## Text-to-Image Conditional Diffusion with Classifier-Free Guidance

In this notebook, we will train a **text-to-image conditional diffusion model** on a cropped version of the **TF Flowers** dataset. The goal is to generate flower images conditioned on semantic information while retaining the ability to generate unconditioned samples.

Our model combines:
- A **CLIP text encoder** for textual conditioning;
- A **U-Net–based DDPM** for image generation;
- **Classifier-Free Diffusion Guidance (CFG)** to strengthen conditioning at sampling time without requiring a separate classifier.

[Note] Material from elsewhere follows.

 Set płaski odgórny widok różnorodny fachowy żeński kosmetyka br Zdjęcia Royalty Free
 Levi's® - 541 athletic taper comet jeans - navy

To this end, we train a Conditional Diffusion Model, where the image denoising network is conditioned on both the diffusion timestep $t$, embedded using a sinusoidal embedding, and a context embedding $c$ derived from text. The overall architecture follows the **Denoising Diffusion Probabilistic Models (DDPM)** framework ([Ho et al., 2020](https://arxiv.org/pdf/2006.11239)), with a modified U-Net that supports conditional inputs. As in standard diffusion models, timestep embeddings provide the model with information about the current noise level during denoising.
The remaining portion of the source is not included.